L'annonce du recouvrement sera faite officiellement ce matin à la Ben Uri Gallery du London Jewish Museum of Art, où est actuellement présentée l'exposition itinérante Auktion 392 - Revendiquer les oeuvres de la galerie Stern, Düsseldorf.

«Ce n'est pas seulement la troisième pièce récupérée en un an, c'est surtout la première oeuvre qui faisait partie de la collection Stern avant la tristement célèbre vente forcée de 1937», a dit Clarence Epstein, de l'université Concordia, interviewé par Le Devoir avant son départ pour Londres. Il a expliqué que des documents récemment découverts dans les archives Max Stern à Ottawa prouvent que le marchand a été forcé d'abandonner sa profession début 1935 et de liquider une partie du fonds de commerce familial à vil prix dès cette période. «Stern agissait sous contrainte [«duress»], et nous sommes légalement autorisés à réclamer aussi les oeuvres vendues entre 1935 et 1937.»

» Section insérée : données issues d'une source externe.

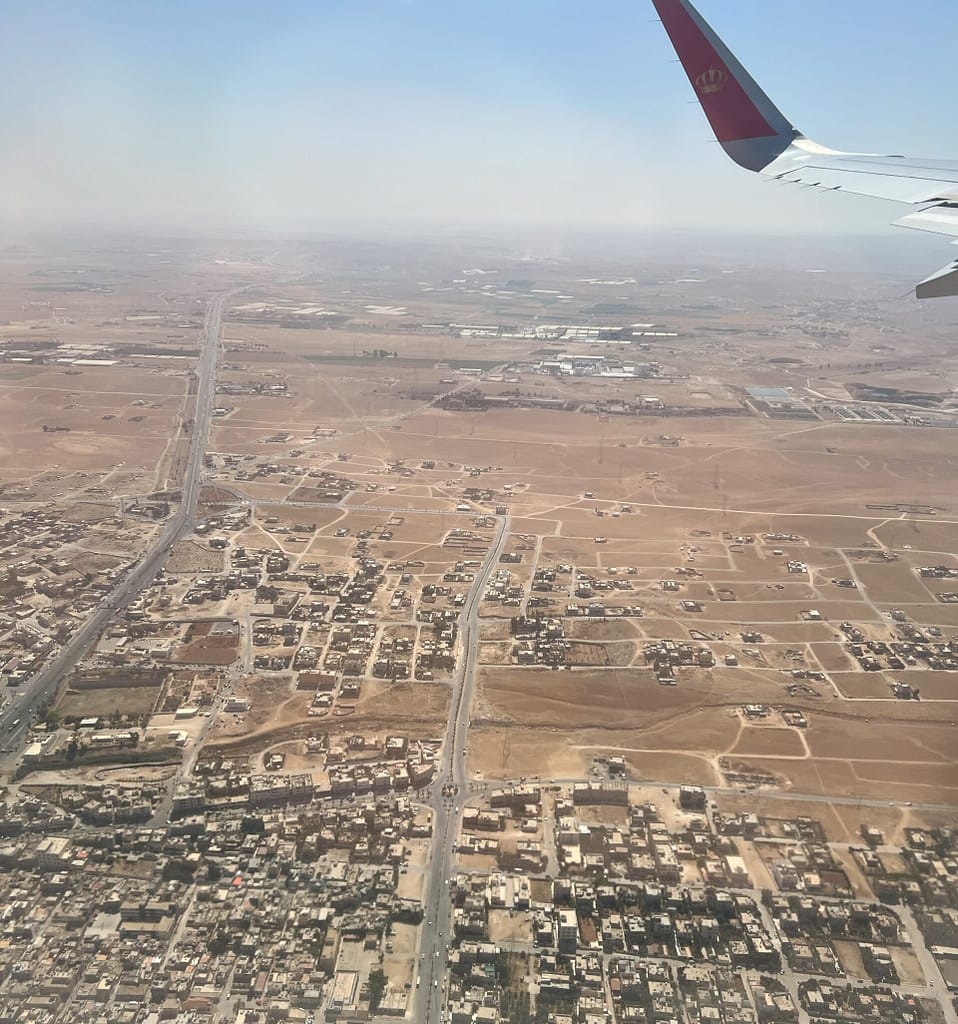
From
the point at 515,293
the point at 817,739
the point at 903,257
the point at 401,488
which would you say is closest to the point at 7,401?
the point at 401,488

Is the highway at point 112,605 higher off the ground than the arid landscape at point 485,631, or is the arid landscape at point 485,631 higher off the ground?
the arid landscape at point 485,631

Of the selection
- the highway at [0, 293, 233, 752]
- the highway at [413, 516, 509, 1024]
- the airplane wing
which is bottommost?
the highway at [0, 293, 233, 752]

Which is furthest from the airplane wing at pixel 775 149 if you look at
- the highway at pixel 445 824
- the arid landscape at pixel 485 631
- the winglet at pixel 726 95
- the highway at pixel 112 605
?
the highway at pixel 112 605

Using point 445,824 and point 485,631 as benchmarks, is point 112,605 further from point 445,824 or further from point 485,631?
point 445,824

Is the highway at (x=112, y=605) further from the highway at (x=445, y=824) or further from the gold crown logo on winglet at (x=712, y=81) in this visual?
the gold crown logo on winglet at (x=712, y=81)

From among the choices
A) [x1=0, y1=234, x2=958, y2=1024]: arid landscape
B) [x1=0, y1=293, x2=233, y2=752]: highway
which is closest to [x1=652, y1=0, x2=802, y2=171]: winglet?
[x1=0, y1=234, x2=958, y2=1024]: arid landscape

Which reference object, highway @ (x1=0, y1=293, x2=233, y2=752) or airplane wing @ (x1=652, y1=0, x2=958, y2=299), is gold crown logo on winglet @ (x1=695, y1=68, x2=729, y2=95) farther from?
highway @ (x1=0, y1=293, x2=233, y2=752)
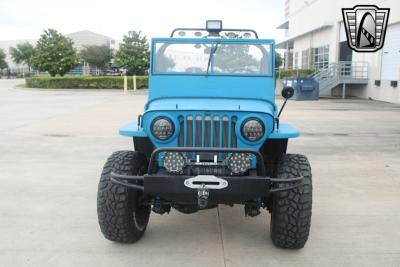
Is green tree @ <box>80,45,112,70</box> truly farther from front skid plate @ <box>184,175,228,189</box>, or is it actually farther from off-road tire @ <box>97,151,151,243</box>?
front skid plate @ <box>184,175,228,189</box>

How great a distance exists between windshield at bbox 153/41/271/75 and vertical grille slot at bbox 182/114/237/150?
101 centimetres

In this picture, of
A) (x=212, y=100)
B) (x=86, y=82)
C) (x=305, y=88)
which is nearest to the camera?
(x=212, y=100)

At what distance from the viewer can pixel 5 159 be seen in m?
8.02

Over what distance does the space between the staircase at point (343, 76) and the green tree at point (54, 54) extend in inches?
902

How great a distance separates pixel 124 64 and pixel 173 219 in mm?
37122

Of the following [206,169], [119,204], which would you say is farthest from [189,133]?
[119,204]

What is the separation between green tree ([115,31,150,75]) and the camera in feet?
135

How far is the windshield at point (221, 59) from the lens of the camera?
15.9ft

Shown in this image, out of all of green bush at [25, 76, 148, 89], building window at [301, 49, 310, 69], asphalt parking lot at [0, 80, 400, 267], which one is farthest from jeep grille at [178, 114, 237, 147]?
building window at [301, 49, 310, 69]

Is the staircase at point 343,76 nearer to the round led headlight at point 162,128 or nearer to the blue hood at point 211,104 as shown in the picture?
the blue hood at point 211,104

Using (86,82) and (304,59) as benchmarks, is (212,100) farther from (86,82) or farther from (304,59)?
(304,59)

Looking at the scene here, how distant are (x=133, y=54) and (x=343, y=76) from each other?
21.6 m

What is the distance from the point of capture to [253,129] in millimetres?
3871

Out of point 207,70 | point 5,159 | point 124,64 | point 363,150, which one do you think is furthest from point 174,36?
point 124,64
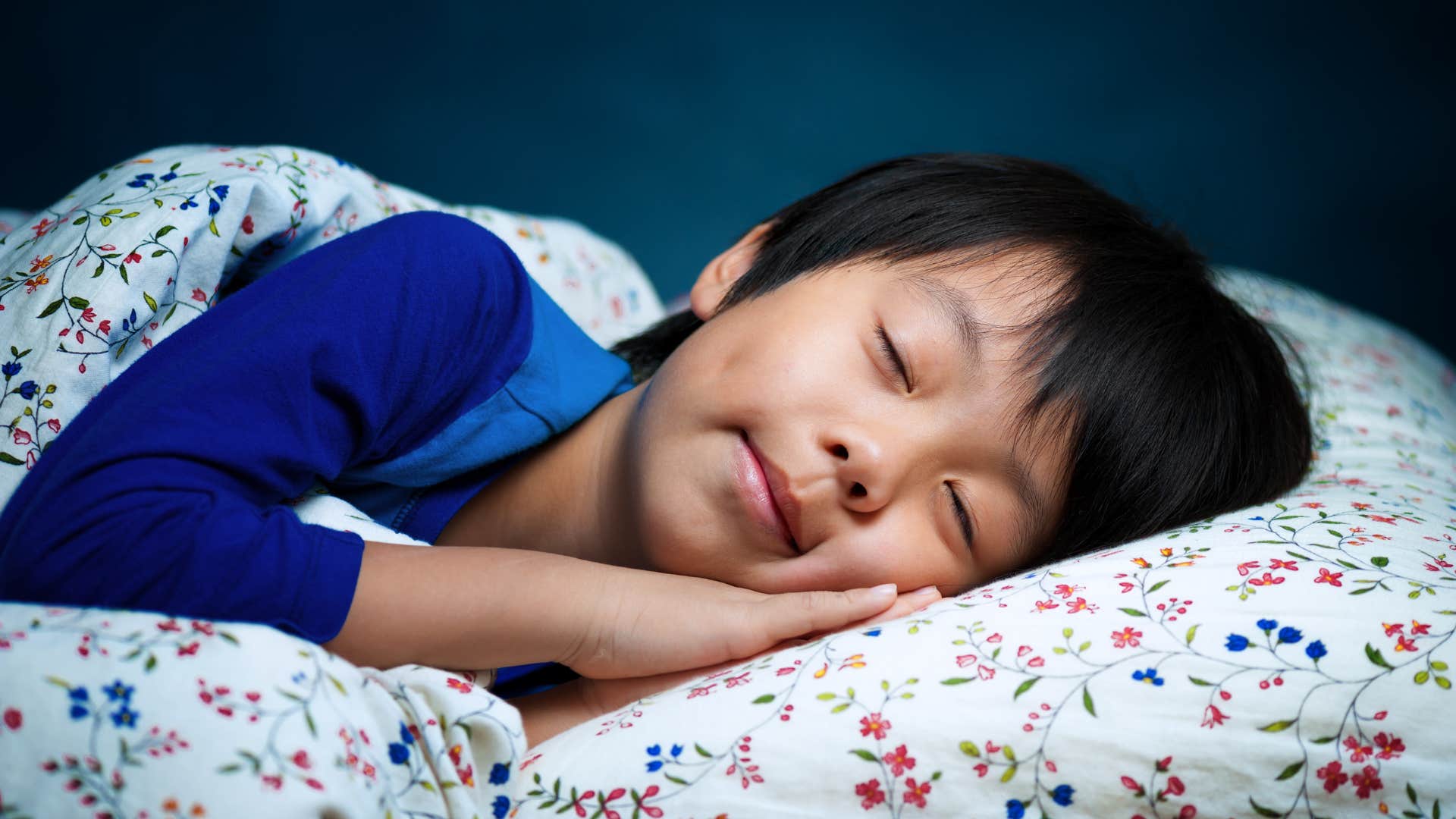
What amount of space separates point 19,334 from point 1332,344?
1.87 metres

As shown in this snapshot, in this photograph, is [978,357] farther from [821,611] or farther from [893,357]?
[821,611]

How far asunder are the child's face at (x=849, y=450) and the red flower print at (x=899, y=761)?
0.75 ft

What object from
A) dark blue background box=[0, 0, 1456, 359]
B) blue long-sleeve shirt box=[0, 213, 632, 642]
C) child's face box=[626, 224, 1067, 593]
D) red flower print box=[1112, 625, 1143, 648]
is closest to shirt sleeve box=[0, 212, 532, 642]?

La chasse aux trésors arrachés recule donc de deux ans dans les temps noirs. Elle concerne maintenant environ 400 oeuvres, surtout des toiles de maîtres anciens. «Le nombre d'oeuvres recherchées vient de doubler», a résumé M. Epstein, qui dirige les «projets artistiques spéciaux» à l'université Concordia, dont le vaste chantier de la restitution de la collection Stern. Le galeriste et son épouse ont légué leurs biens à trois universités (Concordia, McGill ainsi que l'Université hébraïque de Jérusalem), qui se sont engagées à reconstituer la collection dilapidée.

À Londres aujourd'hui, le chercheur montréalais va en profiter non seulement pour saluer la collaboration de la grande maison Christie's mais aussi pour dénoncer ce qu'il qualifie de manque flagrant d'efforts de la part de certains acteurs du commerce de l'art en Allemagne. Ainsi, trois autres toiles de la collection Stern, qui allaient être vendues par la maison d'enchères Van Ham, à Cologne, ont finalement été rendues à leurs consignataires. Cette galerie a même officiellement contesté le droit de la succession universitaire à déclamer des oeuvres.

«Trop de maisons d'encan allemandes ne sont pas prêtes à reconnaître le problème et à faire face à leurs responsabilités morales», a conclu Clarence Epstein, expliquant avoir résolument adopté la position du «plaignant perpétuel» dans cette cause juridique. «Il y a encore de la résistance en Allemagne, ce qui représente un gros défi puisque nous croyons que la majorité des oeuvres de la collection Stern s'y trouvent encore.»